──────── Material provided ────────
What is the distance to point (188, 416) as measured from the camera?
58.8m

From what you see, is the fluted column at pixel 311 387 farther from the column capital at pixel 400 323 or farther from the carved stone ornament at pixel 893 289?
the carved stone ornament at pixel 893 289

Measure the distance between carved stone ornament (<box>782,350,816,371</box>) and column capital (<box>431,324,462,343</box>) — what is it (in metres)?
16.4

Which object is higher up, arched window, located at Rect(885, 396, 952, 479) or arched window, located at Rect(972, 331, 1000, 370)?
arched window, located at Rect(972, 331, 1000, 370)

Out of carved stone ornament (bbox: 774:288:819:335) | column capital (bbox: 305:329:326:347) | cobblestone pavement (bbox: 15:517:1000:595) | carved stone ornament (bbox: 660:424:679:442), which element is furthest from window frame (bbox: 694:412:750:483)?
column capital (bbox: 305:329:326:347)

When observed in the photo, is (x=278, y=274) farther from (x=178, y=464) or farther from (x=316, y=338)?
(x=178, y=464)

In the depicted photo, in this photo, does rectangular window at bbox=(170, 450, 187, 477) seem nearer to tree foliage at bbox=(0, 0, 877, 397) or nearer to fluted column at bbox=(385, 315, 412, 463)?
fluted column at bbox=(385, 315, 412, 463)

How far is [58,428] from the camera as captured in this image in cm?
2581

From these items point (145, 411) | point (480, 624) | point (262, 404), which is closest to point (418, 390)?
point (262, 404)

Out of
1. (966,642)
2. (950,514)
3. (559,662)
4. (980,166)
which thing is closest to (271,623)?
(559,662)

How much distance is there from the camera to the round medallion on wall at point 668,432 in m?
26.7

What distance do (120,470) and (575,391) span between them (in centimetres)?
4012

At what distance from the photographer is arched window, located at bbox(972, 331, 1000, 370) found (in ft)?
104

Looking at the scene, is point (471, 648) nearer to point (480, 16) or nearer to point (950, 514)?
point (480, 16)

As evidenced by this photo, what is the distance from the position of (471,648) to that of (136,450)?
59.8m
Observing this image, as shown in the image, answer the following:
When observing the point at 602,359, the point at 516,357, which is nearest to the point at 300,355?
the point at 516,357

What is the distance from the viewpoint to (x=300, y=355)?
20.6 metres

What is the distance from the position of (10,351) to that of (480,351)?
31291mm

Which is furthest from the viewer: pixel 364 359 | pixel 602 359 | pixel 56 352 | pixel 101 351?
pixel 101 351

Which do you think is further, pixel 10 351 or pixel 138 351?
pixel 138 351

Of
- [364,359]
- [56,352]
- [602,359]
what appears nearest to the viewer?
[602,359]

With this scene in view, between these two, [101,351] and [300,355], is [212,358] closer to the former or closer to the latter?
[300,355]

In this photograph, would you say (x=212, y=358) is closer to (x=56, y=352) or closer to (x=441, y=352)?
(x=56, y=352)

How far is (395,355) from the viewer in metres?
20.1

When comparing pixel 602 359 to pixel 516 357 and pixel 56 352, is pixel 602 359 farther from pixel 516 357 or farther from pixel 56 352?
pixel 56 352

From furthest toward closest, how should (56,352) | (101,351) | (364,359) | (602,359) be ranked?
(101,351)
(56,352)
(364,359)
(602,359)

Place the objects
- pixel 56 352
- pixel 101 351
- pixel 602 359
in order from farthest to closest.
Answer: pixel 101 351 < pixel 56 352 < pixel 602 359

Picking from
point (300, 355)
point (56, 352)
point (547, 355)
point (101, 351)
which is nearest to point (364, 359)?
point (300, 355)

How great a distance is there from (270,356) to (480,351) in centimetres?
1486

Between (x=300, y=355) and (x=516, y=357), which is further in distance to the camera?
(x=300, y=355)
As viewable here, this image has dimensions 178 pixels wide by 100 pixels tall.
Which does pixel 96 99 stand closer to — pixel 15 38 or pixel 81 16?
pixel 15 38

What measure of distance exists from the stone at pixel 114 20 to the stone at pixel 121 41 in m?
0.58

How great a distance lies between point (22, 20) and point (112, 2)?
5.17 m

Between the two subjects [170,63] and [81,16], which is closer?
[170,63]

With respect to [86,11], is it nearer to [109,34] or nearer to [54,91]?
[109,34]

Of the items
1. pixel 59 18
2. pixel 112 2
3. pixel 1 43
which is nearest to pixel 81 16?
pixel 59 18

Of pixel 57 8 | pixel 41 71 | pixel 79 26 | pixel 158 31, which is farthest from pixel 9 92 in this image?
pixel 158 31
────────
Write out every line of the records exactly.

# Exercise output:
What is the distance to point (188, 416) as measured from the camera?
58.8m

From what you see, is the fluted column at pixel 311 387 farther from the column capital at pixel 400 323 or farther from the carved stone ornament at pixel 893 289?
the carved stone ornament at pixel 893 289

Measure the distance between carved stone ornament (<box>782,350,816,371</box>) and column capital (<box>431,324,462,343</box>) — what is it (in metres)?
16.4

Which object is higher up, arched window, located at Rect(885, 396, 952, 479) or arched window, located at Rect(972, 331, 1000, 370)?
arched window, located at Rect(972, 331, 1000, 370)

Out of carved stone ornament (bbox: 774:288:819:335) | column capital (bbox: 305:329:326:347) | cobblestone pavement (bbox: 15:517:1000:595) | carved stone ornament (bbox: 660:424:679:442), which element is furthest from window frame (bbox: 694:412:750:483)?
column capital (bbox: 305:329:326:347)

When observed in the photo, is (x=278, y=274) farther from (x=178, y=464) or farther from (x=316, y=338)?
(x=178, y=464)

In the depicted photo, in this photo, does rectangular window at bbox=(170, 450, 187, 477) seem nearer to tree foliage at bbox=(0, 0, 877, 397) or nearer to fluted column at bbox=(385, 315, 412, 463)?
fluted column at bbox=(385, 315, 412, 463)

How far is [58,428] from the camera as captured in this image in cm?
2581

From these items point (145, 411) | point (480, 624) | point (262, 404), which is closest to point (418, 390)?
point (262, 404)

Out of
1. (966,642)
2. (950,514)
3. (559,662)
4. (980,166)
which thing is closest to (271,623)?
(559,662)

How much distance is there from the camera to the round medallion on wall at point 668,432 in m?
26.7

What distance do (120,470) and (575,391) span between them (in centimetres)?
4012

At what distance from the photographer is arched window, located at bbox(972, 331, 1000, 370) found (in ft)?
104

Looking at the scene, is point (471, 648) nearer to point (480, 16) or nearer to point (950, 514)?
point (480, 16)

As evidenced by this photo, what is the distance from the position of (471,648) to that of (136,450)?
59.8m
Observing this image, as shown in the image, answer the following:
When observing the point at 602,359, the point at 516,357, which is nearest to the point at 300,355?
the point at 516,357

What is the distance from the viewpoint to (x=300, y=355)?
20.6 metres

What is the distance from the position of (10,351) to that of (480,351)?
31291mm

Which is furthest from the viewer: pixel 364 359 | pixel 602 359 | pixel 56 352 | pixel 101 351?
pixel 101 351

Which do you think is further, pixel 10 351 or pixel 138 351?
pixel 138 351

Of
- [364,359]
- [56,352]
- [602,359]
what appears nearest to the viewer?
[602,359]

With this scene in view, between these two, [101,351] and [300,355], is [212,358] closer to the former or closer to the latter?
[300,355]

In this photograph, would you say (x=212, y=358) is closer to (x=56, y=352) or closer to (x=441, y=352)?
(x=56, y=352)

How far is (395,355) from the viewer in metres?
20.1

When comparing pixel 602 359 to pixel 516 357 and pixel 56 352, is pixel 602 359 farther from pixel 516 357 or farther from pixel 56 352?
pixel 56 352

From furthest toward closest, how should (56,352) | (101,351) | (364,359) | (602,359) be ranked?
(101,351)
(56,352)
(364,359)
(602,359)

Place the objects
- pixel 56 352
- pixel 101 351
- pixel 602 359
in order from farthest to closest.
Answer: pixel 101 351 < pixel 56 352 < pixel 602 359

Picking from
point (300, 355)
point (56, 352)
point (547, 355)
point (101, 351)
which is nearest to point (364, 359)?
point (300, 355)

How great a distance is there from (270,356) to (480,351) in centimetres?
1486

Between (x=300, y=355) and (x=516, y=357), which is further in distance to the camera?
(x=300, y=355)
As viewable here, this image has dimensions 178 pixels wide by 100 pixels tall.
Which does pixel 96 99 stand closer to — pixel 15 38 or pixel 81 16?
pixel 15 38

What measure of distance exists from the stone at pixel 114 20 to the stone at pixel 121 41 in m?
0.58

How great a distance lies between point (22, 20) and point (112, 2)?
5.17 m

Between the two subjects [170,63] and [81,16], which is closer?
[170,63]

With respect to [86,11], is it nearer to [109,34] or nearer to [54,91]?
[109,34]

Of the items
1. pixel 59 18
2. pixel 112 2
3. pixel 1 43
which is nearest to pixel 81 16?
pixel 59 18

Of pixel 57 8 | pixel 41 71 | pixel 79 26 | pixel 158 31, which is farthest from pixel 9 92 in this image?
pixel 158 31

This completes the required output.